Save up to 75% of token costs, Gemini 2.5 model launches implicit cache

Written by
Iris Vance
Updated on:June-28th-2025
Recommendation

The implicit cache function of the Gemini 2.5 model can help you save up to 75% of the token cost in repeated scenarios, making AI development more efficient and affordable.

Core content:
1. The new implicit cache function of the Gemini 2.5 model greatly reduces the token cost in repeated scenarios
2. How developers can use implicit cache to optimize applications such as AI question-answering robots and enjoy cache dividends
3. The Gemini team continues to push the Pareto frontier to achieve the optimal balance between AI performance and cost

Yang Fangxian
Founder of 53AI/Most Valuable Expert of Tencent Cloud (TVP)

In May 2024, the Gemini API launched the context caching feature.

Can save 75% of token costs in repeated scenarios.

In fact, DeepSeek in China already has a similar caching mode.

However, the cache had to be set manually before, and the process was a bit cumbersome.

Yesterday, the Gemini 2.5 model brought a smarter “implicit caching” feature to make saving money even easier.

What is implicit caching?

Simply put, you no longer need to build a cache yourself. The Gemini API system will automatically help you determine which content can save money.

As long as your request has the same beginning as the previous request, this part of the content can be "hit in the cache" and enjoy a 75% token discount.

The original text is as follows:

Based on this, we don't need to write another line of cache code.
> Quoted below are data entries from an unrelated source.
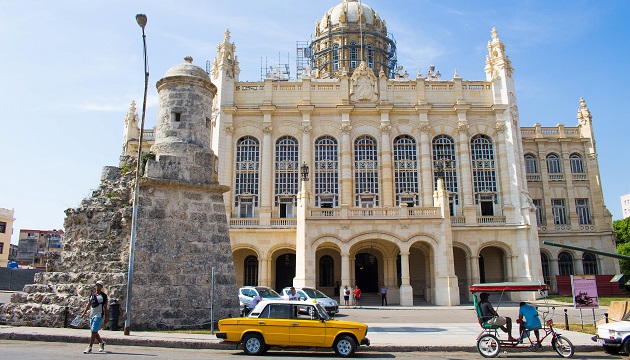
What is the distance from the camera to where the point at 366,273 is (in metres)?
36.8

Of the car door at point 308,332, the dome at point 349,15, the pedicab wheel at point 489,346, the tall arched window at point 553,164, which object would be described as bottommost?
the pedicab wheel at point 489,346

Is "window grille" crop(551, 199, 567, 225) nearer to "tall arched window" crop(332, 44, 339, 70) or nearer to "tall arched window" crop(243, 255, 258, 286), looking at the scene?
"tall arched window" crop(332, 44, 339, 70)

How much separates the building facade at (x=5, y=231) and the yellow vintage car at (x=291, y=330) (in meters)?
61.4

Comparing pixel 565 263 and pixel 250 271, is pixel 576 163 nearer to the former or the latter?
pixel 565 263

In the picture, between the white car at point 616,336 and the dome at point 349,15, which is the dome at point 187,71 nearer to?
the white car at point 616,336

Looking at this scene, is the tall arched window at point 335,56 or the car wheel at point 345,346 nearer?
the car wheel at point 345,346

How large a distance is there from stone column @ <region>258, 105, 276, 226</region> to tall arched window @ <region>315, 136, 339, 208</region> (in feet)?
12.3

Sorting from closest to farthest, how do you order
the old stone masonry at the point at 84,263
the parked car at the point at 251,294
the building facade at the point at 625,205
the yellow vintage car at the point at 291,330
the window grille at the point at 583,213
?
the yellow vintage car at the point at 291,330
the old stone masonry at the point at 84,263
the parked car at the point at 251,294
the window grille at the point at 583,213
the building facade at the point at 625,205

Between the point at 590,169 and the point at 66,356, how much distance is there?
45.7 metres

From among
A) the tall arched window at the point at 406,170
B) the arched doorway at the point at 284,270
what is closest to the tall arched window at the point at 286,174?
the arched doorway at the point at 284,270

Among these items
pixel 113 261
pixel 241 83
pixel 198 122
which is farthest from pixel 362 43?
pixel 113 261

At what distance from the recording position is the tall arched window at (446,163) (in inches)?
1470

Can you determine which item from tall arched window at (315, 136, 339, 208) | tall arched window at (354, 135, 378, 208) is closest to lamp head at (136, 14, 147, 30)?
tall arched window at (315, 136, 339, 208)

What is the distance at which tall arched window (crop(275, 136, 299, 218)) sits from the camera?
37125 millimetres
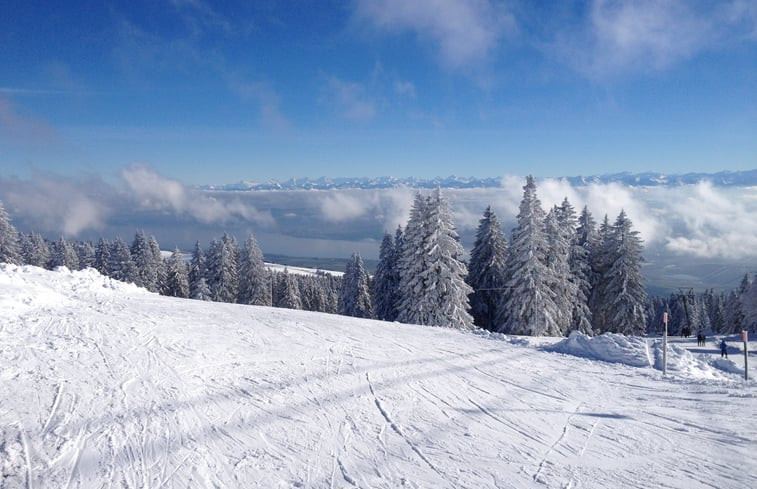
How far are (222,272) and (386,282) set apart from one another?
19.9 m

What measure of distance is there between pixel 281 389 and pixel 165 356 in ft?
10.3

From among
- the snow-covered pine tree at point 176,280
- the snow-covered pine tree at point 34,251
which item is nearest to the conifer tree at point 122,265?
the snow-covered pine tree at point 176,280

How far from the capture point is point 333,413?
6.90 m

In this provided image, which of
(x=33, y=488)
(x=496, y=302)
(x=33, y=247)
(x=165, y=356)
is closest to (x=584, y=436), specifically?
(x=33, y=488)

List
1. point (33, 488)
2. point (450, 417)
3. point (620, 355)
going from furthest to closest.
Result: point (620, 355)
point (450, 417)
point (33, 488)

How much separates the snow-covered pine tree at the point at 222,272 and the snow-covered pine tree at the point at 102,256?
1855 centimetres

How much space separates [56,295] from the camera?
13539mm

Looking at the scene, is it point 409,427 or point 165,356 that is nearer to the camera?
point 409,427

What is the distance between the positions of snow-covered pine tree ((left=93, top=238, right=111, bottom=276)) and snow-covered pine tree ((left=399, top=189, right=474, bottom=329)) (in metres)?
46.9

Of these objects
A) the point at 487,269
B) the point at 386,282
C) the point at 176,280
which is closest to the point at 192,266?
the point at 176,280

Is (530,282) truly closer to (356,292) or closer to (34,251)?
(356,292)

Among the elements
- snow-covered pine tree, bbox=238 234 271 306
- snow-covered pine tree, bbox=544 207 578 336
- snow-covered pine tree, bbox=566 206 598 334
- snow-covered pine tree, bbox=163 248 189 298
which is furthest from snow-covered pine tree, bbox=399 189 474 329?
snow-covered pine tree, bbox=163 248 189 298

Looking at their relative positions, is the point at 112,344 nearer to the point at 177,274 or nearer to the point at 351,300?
the point at 351,300

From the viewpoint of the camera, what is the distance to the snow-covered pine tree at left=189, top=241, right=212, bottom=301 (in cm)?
4334
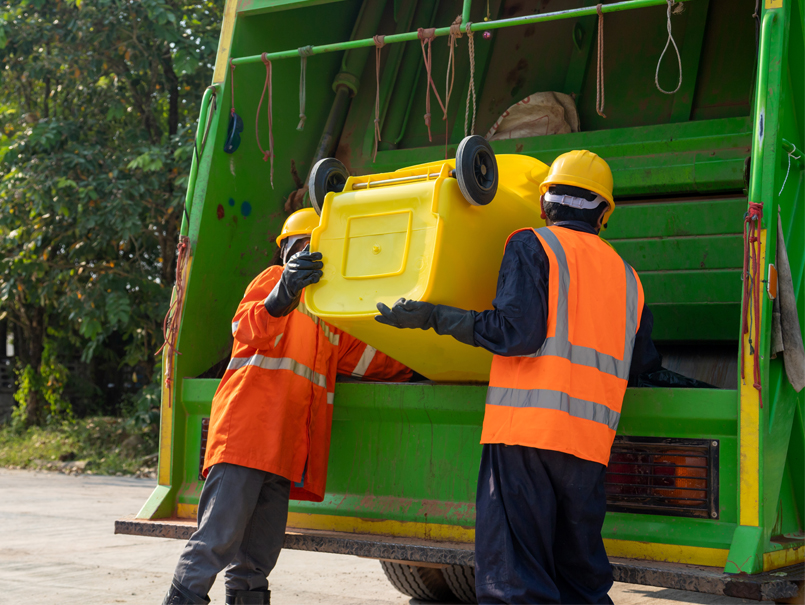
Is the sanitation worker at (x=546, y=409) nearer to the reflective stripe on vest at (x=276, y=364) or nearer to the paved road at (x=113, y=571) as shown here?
the reflective stripe on vest at (x=276, y=364)

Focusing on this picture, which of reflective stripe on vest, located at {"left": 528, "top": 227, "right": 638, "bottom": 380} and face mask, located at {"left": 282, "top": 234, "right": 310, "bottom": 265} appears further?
face mask, located at {"left": 282, "top": 234, "right": 310, "bottom": 265}

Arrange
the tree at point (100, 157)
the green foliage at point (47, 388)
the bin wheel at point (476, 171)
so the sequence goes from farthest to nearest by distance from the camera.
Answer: the green foliage at point (47, 388), the tree at point (100, 157), the bin wheel at point (476, 171)

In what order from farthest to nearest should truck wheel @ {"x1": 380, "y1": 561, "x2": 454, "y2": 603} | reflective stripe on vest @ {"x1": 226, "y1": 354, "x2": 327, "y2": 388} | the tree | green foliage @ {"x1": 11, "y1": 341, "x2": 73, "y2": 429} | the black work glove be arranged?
green foliage @ {"x1": 11, "y1": 341, "x2": 73, "y2": 429}, the tree, truck wheel @ {"x1": 380, "y1": 561, "x2": 454, "y2": 603}, reflective stripe on vest @ {"x1": 226, "y1": 354, "x2": 327, "y2": 388}, the black work glove

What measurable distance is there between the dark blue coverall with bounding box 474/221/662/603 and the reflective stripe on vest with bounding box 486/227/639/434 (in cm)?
3

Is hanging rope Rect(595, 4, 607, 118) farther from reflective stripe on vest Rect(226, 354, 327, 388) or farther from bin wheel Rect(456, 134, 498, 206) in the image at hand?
reflective stripe on vest Rect(226, 354, 327, 388)

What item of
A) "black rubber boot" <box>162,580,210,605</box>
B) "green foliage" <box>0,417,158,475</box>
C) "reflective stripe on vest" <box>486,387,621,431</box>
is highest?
"reflective stripe on vest" <box>486,387,621,431</box>

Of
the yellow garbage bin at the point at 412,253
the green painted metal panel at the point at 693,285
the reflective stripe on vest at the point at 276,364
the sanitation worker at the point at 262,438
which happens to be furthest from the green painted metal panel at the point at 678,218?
the reflective stripe on vest at the point at 276,364

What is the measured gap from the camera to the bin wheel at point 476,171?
2225mm

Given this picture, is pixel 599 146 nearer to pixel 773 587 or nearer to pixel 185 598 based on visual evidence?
pixel 773 587

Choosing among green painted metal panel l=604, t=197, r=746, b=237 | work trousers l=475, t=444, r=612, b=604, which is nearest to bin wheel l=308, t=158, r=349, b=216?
work trousers l=475, t=444, r=612, b=604

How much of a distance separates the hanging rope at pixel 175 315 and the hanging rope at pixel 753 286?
1831mm

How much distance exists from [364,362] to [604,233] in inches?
41.8

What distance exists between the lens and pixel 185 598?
99.6 inches

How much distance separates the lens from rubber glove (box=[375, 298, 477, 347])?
83.4 inches
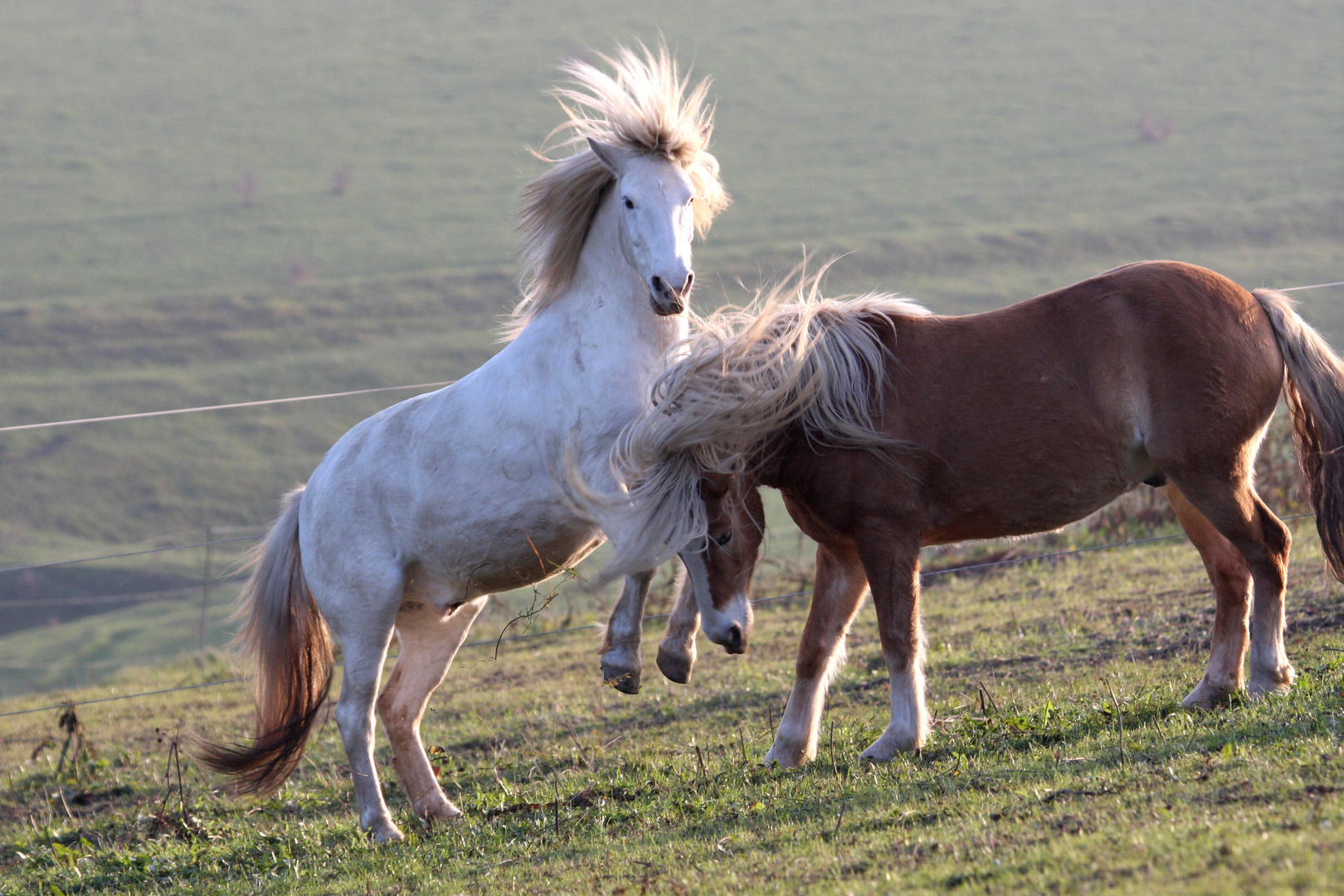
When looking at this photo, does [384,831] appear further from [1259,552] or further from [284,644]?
[1259,552]

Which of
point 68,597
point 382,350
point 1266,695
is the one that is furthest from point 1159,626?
point 382,350

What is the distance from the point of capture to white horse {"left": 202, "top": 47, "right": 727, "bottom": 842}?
209 inches

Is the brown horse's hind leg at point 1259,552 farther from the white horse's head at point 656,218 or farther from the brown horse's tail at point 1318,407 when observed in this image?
the white horse's head at point 656,218

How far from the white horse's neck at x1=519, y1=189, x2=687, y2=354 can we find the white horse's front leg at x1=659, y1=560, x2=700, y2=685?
3.26 feet

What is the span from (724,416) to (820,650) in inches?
47.3

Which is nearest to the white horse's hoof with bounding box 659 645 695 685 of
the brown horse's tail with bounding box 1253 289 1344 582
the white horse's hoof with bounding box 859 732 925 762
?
the white horse's hoof with bounding box 859 732 925 762

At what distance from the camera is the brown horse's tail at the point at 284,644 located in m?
6.18

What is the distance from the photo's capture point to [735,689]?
7.93 metres

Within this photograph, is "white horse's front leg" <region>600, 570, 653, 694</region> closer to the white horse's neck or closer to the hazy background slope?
the white horse's neck

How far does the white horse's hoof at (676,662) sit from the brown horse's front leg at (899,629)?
2.67ft

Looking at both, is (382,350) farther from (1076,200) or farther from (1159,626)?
(1159,626)

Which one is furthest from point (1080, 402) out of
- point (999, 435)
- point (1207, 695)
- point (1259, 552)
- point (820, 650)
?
point (820, 650)

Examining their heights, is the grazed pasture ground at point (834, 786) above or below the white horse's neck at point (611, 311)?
below

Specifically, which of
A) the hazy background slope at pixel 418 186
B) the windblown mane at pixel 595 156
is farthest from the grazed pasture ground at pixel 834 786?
the hazy background slope at pixel 418 186
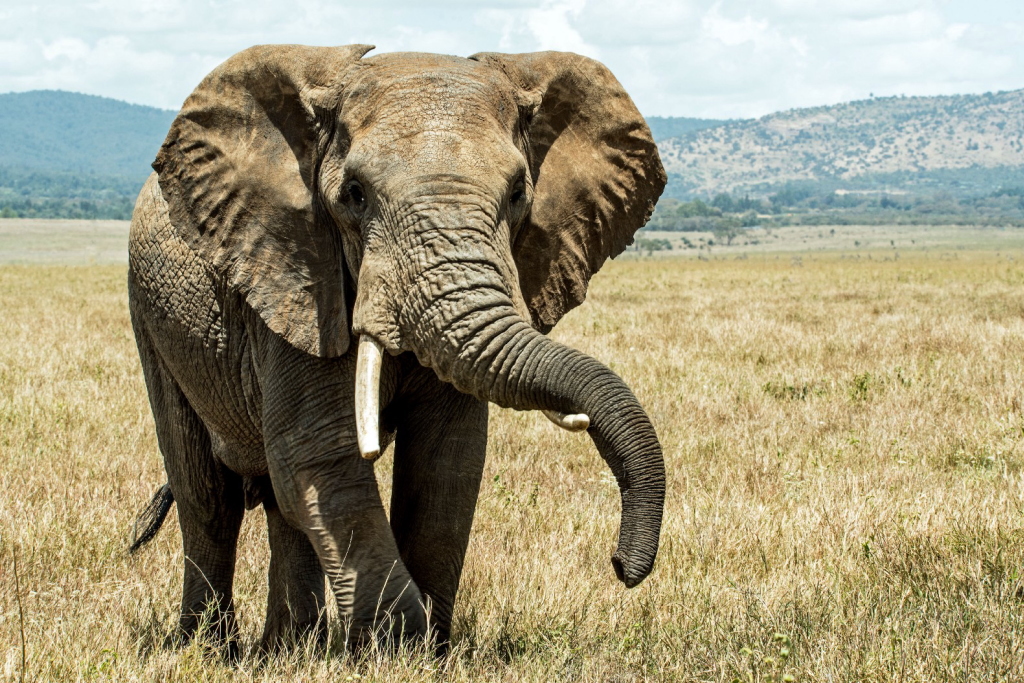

Now, Gemini 2.5's implicit caching is equivalent to embedding "saving money" directly into the API.

Developers only need to put the unchanged content at the beginning of the request and the changing content at the end to maximize the benefits of caching.

for example:

When making an AI question-and-answer robot, put general instructions and background in the front, and user questions at the end. This way, each new question can trigger the cache, greatly reducing costs.

Of course, the cache is also limited.

The 2.5 Flash model requires 1024 tokens to trigger caching, while the 2.5 Pro model requires 2048 tokens.

In fact, most scenarios can benefit from implicit caching.

Currently, Gemini 2.5 still retains the configuration items of the explicit cache API, and the cache can still be managed manually.

The Gemini team said it well. They want to continue to push the "Pareto frontier" (more on this concept later in the article) to make AI more efficient and affordable both in use and development.

If you haven’t used Gemini 2.5’s implicit cache yet, you can enjoy the benefits of implicit cache through AI Studio or Vertex, so give it a try!

Vertex offers a 90-day free trial for $300 to new users. For details and usage on Google Cloud Platform, please refer to the following tutorial: Using Vertex AI to Call Gemini 2.5 Pro in Google Cloud

It has to be said that Google is worried that developers will not pay it more.

Extension: Pareto Front

The Pareto front is to achieve the optimal balance under limited resources.

For example, you have two goals: one is to improve the performance of AI, and the other is to reduce costs.

You can’t achieve the best of both worlds, there will always be trade-offs. The Pareto front is the set of all the optimal points where “going one step further means sacrificing one side”.

The same is true for AI products.

Every technological advancement actually pushes the "Pareto frontier" forward a little, allowing you to get a little more benefit in areas where you could not have had it before.

Google says it wants to "push the Pareto frontier," which means pushing the two seemingly contradictory goals of "high performance" and "low cost" together in a better direction.